Le pauvre docteur se tourne alors avec des regards supplians vers Méphistophéla, qui ne répond que par un haussement d’épaules moqueur. Elle agite sa baguette, la terre s’ouvre, et on en voit sortir jusqu’aux hanches un vilain singe, lequel cependant, sur un signe d’impatience de Méphistophéla, disparaît aussitôt pour reparaître un instant après sous la forme d’un beau et svelte danseur, qui s’élance d’un seul bond et se met à exécuter des entrechats vulgaires. Le danseur s’approche de la vivante image, et, aux complimens amoureux qu’il lui adresse avec une fade suffisance, la belle dame répond par le sourire le plus charmant ; elle lui tend les bras avec l’expression d’un langoureux désir, et s’épuise en démonstrations de tendresse. Faust, à cet aspect, est en proie à un désespoir mêlé de rage. Méphistophéla prend pitié de lui, et de sa baguette elle frappe l’heureux danseur, qui soudain, redevenu singe, rentre dans l’abîme, en laissant glisser à terre toute sa brillante défroque. À ce moment, Méphistophéla présente de nouveau son parchemin à Faust ; celui-ci, sans plus de résistance, s’ouvre une veine au bras, et signe de son sang le pacte fatal par lequel il renonce aux béatitudes éternelles de la vie céleste pour s’assurer les temporaires jouissances de ce monde. Il jette loin de lui le grave et honnête habit doctoral, et se pare des oripeaux maléfiques abandonnés par le danseur. Dans ce changement de costume, dont il s’acquitte avec une maladresse bouffonne, le corps de ballet de l’enfer lui vient gracieusement en aide.

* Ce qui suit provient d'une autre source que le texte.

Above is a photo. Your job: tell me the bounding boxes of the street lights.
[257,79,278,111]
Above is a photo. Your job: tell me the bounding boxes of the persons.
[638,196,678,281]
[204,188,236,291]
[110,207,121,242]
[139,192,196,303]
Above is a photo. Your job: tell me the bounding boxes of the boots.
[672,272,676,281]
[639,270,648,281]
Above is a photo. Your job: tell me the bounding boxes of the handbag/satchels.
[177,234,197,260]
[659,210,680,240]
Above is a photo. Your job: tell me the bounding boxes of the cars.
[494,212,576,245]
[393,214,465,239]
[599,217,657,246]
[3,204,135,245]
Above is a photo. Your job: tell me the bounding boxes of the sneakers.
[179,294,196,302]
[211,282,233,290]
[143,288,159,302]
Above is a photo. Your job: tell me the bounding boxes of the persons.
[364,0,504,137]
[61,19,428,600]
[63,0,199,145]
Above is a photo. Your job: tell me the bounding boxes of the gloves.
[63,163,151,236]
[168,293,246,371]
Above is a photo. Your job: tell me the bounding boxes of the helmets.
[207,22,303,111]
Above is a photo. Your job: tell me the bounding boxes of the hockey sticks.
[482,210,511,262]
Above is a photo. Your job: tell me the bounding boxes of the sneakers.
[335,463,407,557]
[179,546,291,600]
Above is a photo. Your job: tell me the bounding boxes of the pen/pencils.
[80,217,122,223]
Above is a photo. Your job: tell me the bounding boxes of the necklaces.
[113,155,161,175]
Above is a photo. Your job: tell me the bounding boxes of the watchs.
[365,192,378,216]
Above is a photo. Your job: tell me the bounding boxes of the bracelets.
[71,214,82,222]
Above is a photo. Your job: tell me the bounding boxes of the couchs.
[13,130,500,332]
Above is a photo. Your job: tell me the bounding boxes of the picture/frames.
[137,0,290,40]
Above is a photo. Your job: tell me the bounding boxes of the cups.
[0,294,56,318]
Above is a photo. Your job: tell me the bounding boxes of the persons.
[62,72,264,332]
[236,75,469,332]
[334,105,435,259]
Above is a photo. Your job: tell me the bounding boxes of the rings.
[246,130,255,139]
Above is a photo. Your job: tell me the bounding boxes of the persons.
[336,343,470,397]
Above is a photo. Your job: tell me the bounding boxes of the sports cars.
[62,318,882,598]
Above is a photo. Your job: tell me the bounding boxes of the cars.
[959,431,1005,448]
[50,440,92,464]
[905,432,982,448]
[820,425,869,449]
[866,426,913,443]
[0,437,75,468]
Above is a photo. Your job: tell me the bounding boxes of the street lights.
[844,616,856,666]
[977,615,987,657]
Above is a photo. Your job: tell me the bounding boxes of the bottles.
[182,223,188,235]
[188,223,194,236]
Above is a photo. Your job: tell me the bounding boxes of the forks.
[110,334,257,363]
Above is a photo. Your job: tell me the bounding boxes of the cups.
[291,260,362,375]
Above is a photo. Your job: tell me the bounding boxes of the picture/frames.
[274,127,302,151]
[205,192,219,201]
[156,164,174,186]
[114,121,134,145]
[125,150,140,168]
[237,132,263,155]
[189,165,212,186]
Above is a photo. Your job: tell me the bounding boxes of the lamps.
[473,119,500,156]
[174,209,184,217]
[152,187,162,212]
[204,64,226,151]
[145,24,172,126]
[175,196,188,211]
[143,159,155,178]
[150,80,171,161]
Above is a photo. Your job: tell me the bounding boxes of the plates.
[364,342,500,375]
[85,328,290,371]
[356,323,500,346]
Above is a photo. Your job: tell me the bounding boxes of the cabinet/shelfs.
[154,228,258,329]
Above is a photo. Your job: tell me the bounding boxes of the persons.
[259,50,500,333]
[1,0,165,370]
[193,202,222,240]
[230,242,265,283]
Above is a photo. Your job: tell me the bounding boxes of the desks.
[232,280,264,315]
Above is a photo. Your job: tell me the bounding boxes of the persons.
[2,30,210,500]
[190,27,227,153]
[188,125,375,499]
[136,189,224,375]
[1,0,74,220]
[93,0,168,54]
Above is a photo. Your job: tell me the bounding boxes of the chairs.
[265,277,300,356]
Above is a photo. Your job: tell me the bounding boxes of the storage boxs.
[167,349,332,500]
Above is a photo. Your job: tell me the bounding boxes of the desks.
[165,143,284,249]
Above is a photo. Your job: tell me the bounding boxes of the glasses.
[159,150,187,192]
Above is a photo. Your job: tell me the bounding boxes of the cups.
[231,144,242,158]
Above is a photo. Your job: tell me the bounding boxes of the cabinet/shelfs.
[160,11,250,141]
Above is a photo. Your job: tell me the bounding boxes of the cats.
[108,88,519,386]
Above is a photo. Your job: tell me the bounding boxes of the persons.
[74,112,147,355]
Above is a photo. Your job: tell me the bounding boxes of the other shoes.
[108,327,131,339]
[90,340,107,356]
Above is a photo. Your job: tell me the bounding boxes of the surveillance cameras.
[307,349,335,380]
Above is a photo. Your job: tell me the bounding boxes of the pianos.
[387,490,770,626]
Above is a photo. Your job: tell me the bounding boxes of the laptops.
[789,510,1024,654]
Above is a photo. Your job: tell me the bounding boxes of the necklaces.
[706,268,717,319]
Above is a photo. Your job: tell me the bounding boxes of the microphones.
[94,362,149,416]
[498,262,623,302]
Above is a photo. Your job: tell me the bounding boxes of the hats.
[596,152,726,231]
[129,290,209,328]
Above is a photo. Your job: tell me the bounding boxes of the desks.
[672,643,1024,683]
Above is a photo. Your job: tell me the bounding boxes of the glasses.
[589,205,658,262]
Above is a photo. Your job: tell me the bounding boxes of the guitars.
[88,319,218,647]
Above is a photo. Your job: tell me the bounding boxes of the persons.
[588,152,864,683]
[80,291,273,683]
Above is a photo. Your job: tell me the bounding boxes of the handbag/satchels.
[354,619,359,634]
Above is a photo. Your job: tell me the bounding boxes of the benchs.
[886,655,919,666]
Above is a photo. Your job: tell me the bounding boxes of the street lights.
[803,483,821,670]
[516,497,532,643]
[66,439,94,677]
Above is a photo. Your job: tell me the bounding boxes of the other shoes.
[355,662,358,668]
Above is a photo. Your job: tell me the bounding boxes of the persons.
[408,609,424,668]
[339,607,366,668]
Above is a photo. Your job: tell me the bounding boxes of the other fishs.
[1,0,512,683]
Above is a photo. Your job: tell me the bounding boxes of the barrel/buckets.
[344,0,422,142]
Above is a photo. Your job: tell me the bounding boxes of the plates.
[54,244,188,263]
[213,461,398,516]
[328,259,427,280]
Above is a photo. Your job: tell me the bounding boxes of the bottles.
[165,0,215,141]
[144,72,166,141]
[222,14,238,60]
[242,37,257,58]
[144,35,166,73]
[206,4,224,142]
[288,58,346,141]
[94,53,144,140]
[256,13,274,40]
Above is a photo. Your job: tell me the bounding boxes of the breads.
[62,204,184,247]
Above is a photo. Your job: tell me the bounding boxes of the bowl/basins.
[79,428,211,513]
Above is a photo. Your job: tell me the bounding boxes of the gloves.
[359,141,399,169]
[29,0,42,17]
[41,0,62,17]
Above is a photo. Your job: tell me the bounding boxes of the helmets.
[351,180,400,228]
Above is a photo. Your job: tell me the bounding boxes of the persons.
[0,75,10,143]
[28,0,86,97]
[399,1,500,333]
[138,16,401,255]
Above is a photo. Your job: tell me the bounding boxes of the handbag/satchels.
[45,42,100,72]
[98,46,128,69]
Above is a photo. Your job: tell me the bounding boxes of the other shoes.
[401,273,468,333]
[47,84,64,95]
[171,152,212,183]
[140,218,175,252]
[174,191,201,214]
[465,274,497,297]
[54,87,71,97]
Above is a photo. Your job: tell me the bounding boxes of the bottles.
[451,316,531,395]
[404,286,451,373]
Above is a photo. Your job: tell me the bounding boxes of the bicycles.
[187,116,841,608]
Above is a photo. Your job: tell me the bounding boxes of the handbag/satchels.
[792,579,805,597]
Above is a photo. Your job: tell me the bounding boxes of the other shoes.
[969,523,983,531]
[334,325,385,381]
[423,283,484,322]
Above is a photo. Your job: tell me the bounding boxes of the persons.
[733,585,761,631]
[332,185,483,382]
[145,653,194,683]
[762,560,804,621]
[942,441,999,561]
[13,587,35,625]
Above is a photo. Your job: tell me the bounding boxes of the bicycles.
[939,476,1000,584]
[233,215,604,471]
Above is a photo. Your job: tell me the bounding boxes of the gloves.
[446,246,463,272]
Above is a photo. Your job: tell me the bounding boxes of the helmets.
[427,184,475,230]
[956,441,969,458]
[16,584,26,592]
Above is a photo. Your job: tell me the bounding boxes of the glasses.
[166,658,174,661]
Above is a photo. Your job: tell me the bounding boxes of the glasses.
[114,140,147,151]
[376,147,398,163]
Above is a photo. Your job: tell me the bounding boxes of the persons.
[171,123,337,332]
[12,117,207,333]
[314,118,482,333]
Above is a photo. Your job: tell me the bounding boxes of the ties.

Méphistophéla donne à Faust des leçons de danse, et lui enseigne toutes les ruses du métier, La gaucherie, la raideur du savant qui s’efforce d’imiter les pas élégans et légers de la danseuse, produisent maints contrastes d’un effet burlesque. Les diables-danseuses se mettent de la partie, et s’évertuent, chacune de son côté, à lui démontrer la règle par l’exemple ; elles se le jettent dans les bras l’une de l’autre, se l’arrachent, tournoient avec lui, le tiraillent, le harcèlent ; il tient bon néanmoins, et, grace à la puissance de l’amour, grace à la baguette enchantée qui lui assouplit les membres, le disciple en chorégraphie finit par passer maître. Il danse avec Méphistophéla un brillant pas de deux, et, à la grande joie de ses compagnes, il se lance avec elles dans les figures les plus ingénieusement embrouillées. Devenu désormais un virtuose, il ose enfin paraître en danseur devant la belle image du miroir magique, et celle-ci répond à sa flamme pirouettante par des gestes qui expriment aussi le plus brûlant amour. Faust continue de danser avec une ivresse croissante ; mais tout à coup Méphistophéla l’arrache aux enchantemens du miroir qu’elle fait disparaître d’un coup de baguette, et la haute école de chorégraphie classique recommence de plus belle.